Questions about scene geometry:
>> Begin
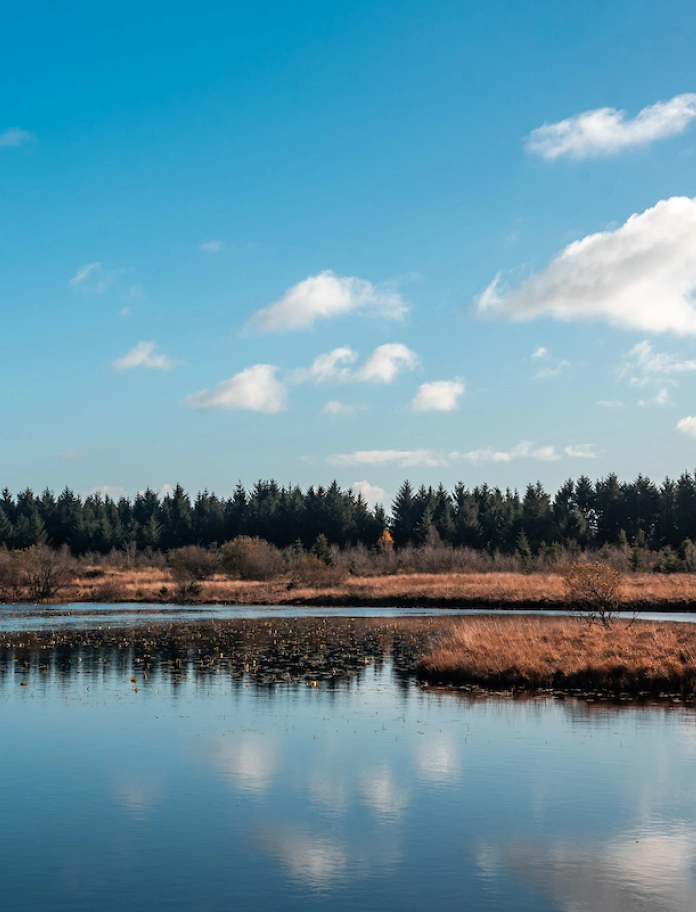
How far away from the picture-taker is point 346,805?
17.3 m

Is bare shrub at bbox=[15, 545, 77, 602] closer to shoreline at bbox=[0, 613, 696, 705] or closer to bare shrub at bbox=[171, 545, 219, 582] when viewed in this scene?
bare shrub at bbox=[171, 545, 219, 582]

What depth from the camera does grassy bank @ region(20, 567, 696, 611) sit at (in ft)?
247

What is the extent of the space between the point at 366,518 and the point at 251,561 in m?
60.4

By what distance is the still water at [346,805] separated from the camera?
42.5 feet

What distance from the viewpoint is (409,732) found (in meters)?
24.4

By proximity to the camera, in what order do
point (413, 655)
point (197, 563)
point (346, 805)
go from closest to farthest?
point (346, 805), point (413, 655), point (197, 563)

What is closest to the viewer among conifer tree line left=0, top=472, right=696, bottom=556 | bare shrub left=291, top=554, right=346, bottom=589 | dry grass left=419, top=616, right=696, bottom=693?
dry grass left=419, top=616, right=696, bottom=693

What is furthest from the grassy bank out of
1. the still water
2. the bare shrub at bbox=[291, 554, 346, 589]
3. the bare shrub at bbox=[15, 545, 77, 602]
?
the still water

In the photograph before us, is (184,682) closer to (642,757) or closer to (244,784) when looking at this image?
(244,784)

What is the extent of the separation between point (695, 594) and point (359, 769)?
2296 inches

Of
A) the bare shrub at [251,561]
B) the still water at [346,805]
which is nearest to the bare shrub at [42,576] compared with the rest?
the bare shrub at [251,561]

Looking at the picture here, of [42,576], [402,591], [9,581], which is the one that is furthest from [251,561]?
[9,581]

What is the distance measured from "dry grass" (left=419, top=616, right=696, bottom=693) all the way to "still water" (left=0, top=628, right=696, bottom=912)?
10.6 ft

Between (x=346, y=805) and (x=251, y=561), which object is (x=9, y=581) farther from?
(x=346, y=805)
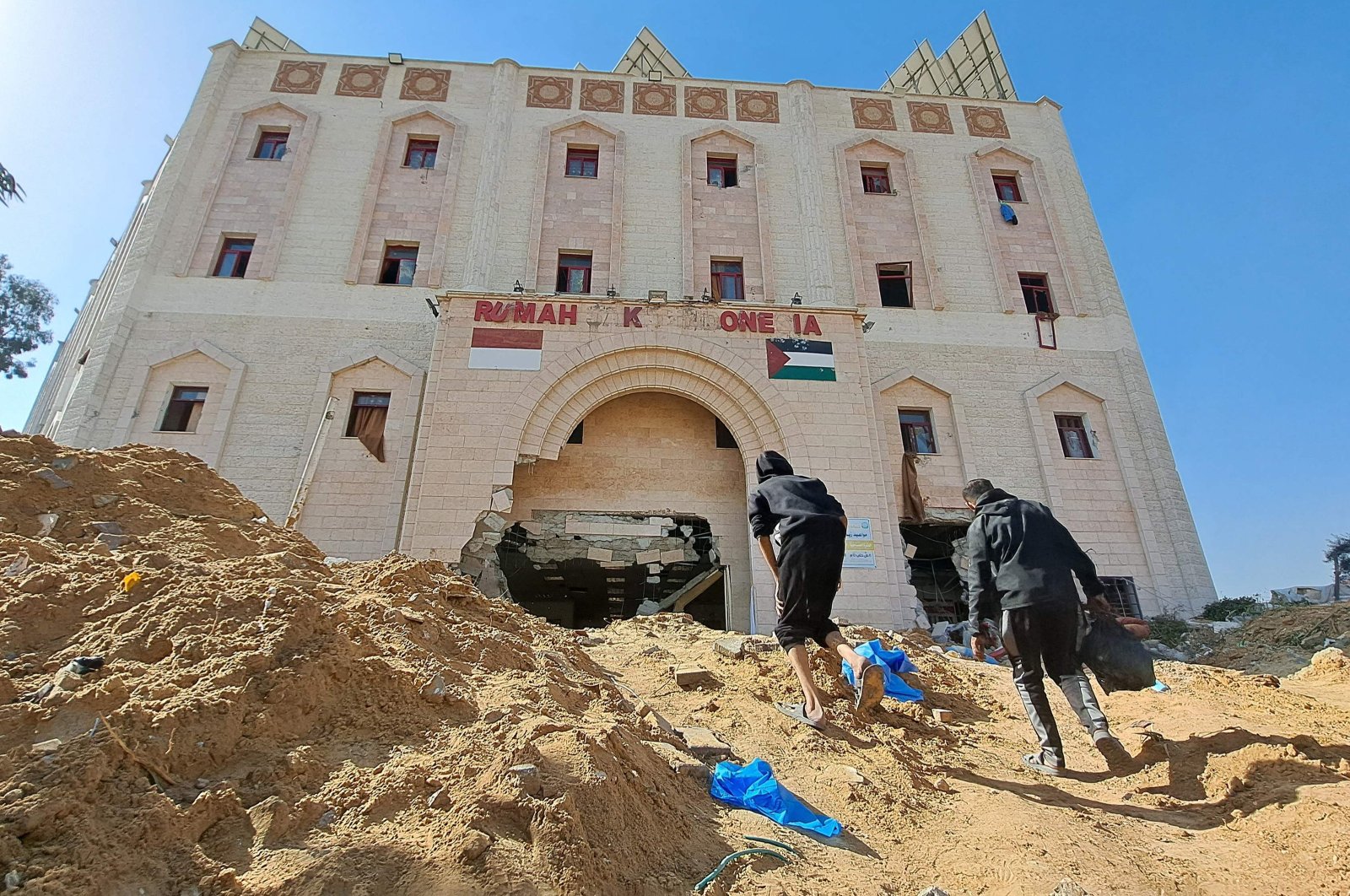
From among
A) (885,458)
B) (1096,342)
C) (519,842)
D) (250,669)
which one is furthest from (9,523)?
>> End
#### Task goal
Rewrite the lines from the one containing "What is furthest from the grassy bank out of" through the end of the listing, inclusive, as a JSON list of strings with one string per line and blank lines dropped. Leave the pictures out.

#### Result of the task
[
  "What is furthest from the grassy bank out of",
  "1. the still water",
  "2. the bare shrub at bbox=[291, 554, 346, 589]",
  "3. the bare shrub at bbox=[15, 545, 77, 602]",
  "?",
  "the still water",
  "In the photograph before us, is (184,682) closer to (642,757) or closer to (244,784) when looking at this image?",
  "(244,784)",
  "What is the extent of the separation between point (695, 594) and point (359, 769)?",
  "2296 inches",
  "Of",
  "A) the bare shrub at [251,561]",
  "B) the still water at [346,805]",
  "which is nearest to the bare shrub at [42,576] compared with the rest?",
  "the bare shrub at [251,561]",
  "Looking at the picture here, of [42,576], [402,591], [9,581], which is the one that is furthest from [251,561]?",
  "[9,581]",
  "What is the distance measured from \"dry grass\" (left=419, top=616, right=696, bottom=693) all the way to \"still water\" (left=0, top=628, right=696, bottom=912)?",
  "10.6 ft",
  "Between (x=346, y=805) and (x=251, y=561), which object is (x=9, y=581) farther from?",
  "(x=346, y=805)",
  "From among",
  "A) (885,458)",
  "B) (1096,342)",
  "C) (519,842)",
  "D) (250,669)",
  "which one is furthest from (9,523)?"
]